→ **Task to carry out**
Extract every line in the records below that contains the string "pixel", copying each line in full.

→ **Provided records**
☆ ☆ ☆

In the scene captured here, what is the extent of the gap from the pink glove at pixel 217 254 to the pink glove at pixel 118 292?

☆ ☆ ☆

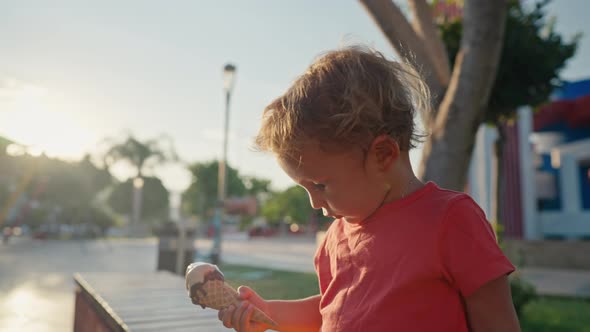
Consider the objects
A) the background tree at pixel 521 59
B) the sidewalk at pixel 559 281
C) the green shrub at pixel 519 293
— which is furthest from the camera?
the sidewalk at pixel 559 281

☆ ☆ ☆

→ **Solution to this task**
In the scene captured here, what is the extent of the gap from the pink glove at pixel 217 254 to the pink glove at pixel 118 292?
A) the background tree at pixel 521 59
B) the sidewalk at pixel 559 281
C) the green shrub at pixel 519 293
the sidewalk at pixel 559 281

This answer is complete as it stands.